The Broken Window is a crime thriller novel written by Jeffery Deaver, published in 2008. It is the eighth book in the Lincoln Rhyme series.

Plot
In the book, a killer has access to the world's greatest data miner called Strategic Systems Datacorp. He is using detailed information to commit crimes and blame them on innocents. Lincoln Rhyme, Amelia Sachs, and characters from the previous books, team up to stop the criminal.

Reception
Publishers Weekly reviewed the book saying "The topical subject matter makes the story line particularly compelling, while longtime fans will relish Deaver's intimate exploration of a tragedy from Rhyme's adolescence."

* _EXTRACTED DATA_:
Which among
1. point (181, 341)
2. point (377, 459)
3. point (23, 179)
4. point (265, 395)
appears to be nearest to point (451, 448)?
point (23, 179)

* _WORK TO DO_:
1: According to the passage on The Broken Window, what is the name of the data miner the killer can access?
2: Reproduce the entries above exactly, line for line.
The passage about the novel and the entries have nothing to do with each other.

* _RESULTS OF THE TASKS_:
1: Strategic Systems Datacorp.

2:
Which among
1. point (181, 341)
2. point (377, 459)
3. point (23, 179)
4. point (265, 395)
appears to be nearest to point (451, 448)?
point (23, 179)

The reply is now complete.